- **PROBLEM REQUIREMENTS**: Reproduce each of the records below word for word, leaving out the pictures.

Start of SUPPLIED RECORDS

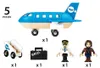 BRIO avion bleu 33306 - Bois - Escalier extérieur Voir les images du produit 11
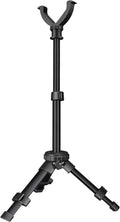 CVLIFE Shooting Rest Tripod - Adjustable Height, 360 Degree Rotation, V Yoke Stand - Portable Rifle Rest for Target Shooting, Hunting and Outdoor Activities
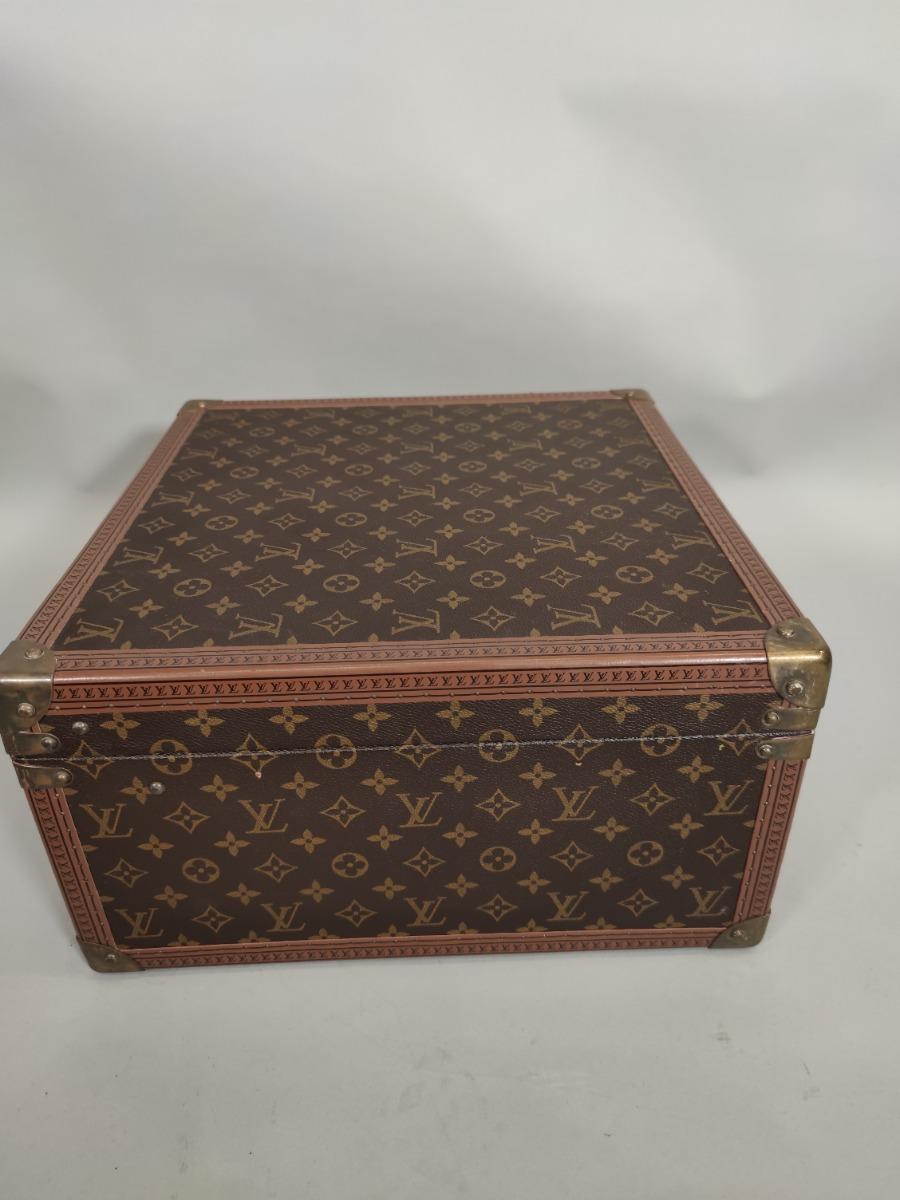 Louis Vuitton suitcase cube 
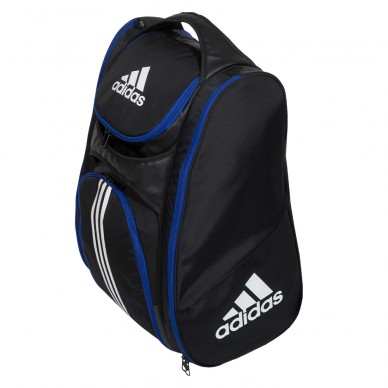 Padeltas Adidas Multigame zwart blauw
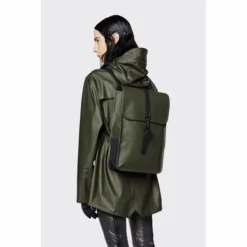 Sac à Dos Rains Unisex Backpack Mini Evergreen -Rains 12800 evergreen women 1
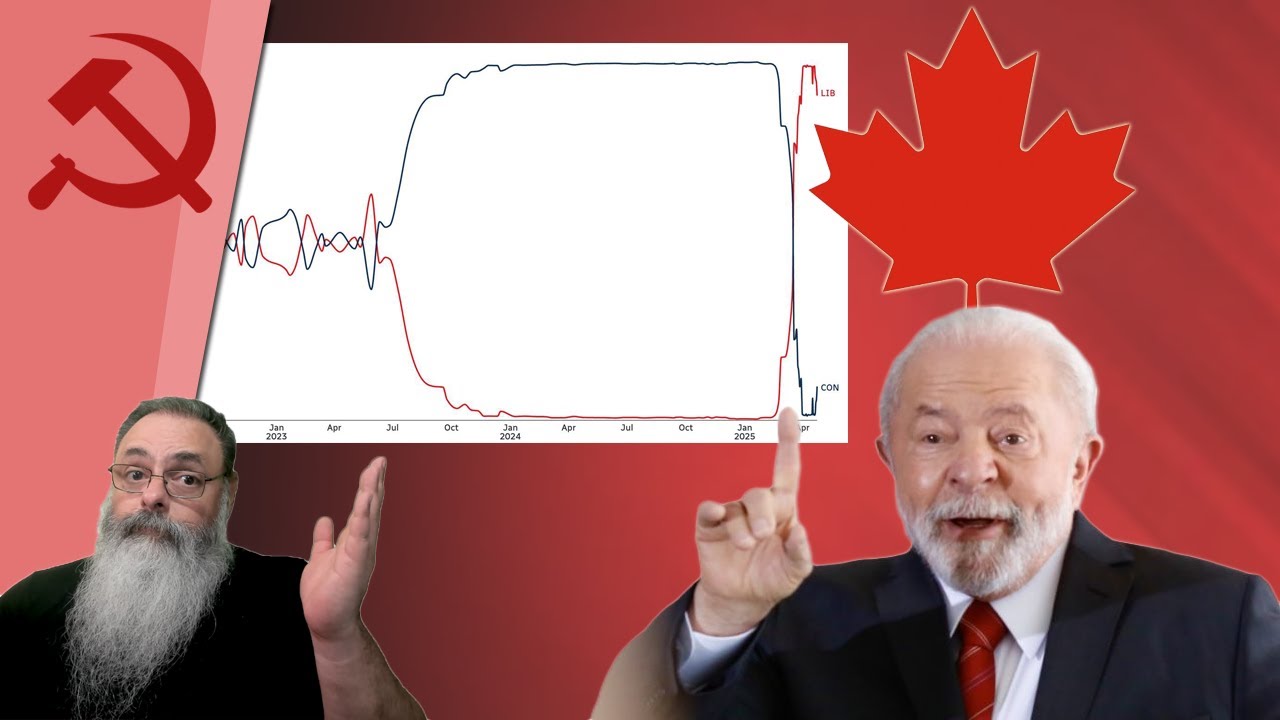 LULA e MÍDIA ESQUERDISTA empolgados com "EFEITO CANADÁ" não PERCEBEM PROBLEMA MUITO MAIOR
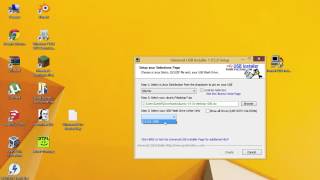 How to Create a Bootable USB drive Part 2/3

End of SUPPLIED RECORDS

- **SOLUTION FOR THIS TASK**:
 BRIO avion bleu 33306 - Bois - Escalier extérieur Voir les images du produit 11
 CVLIFE Shooting Rest Tripod - Adjustable Height, 360 Degree Rotation, V Yoke Stand - Portable Rifle Rest for Target Shooting, Hunting and Outdoor Activities
 Louis Vuitton suitcase cube 
 Padeltas Adidas Multigame zwart blauw
 Sac à Dos Rains Unisex Backpack Mini Evergreen -Rains 12800 evergreen women 1
 LULA e MÍDIA ESQUERDISTA empolgados com "EFEITO CANADÁ" não PERCEBEM PROBLEMA MUITO MAIOR
 How to Create a Bootable USB drive Part 2/3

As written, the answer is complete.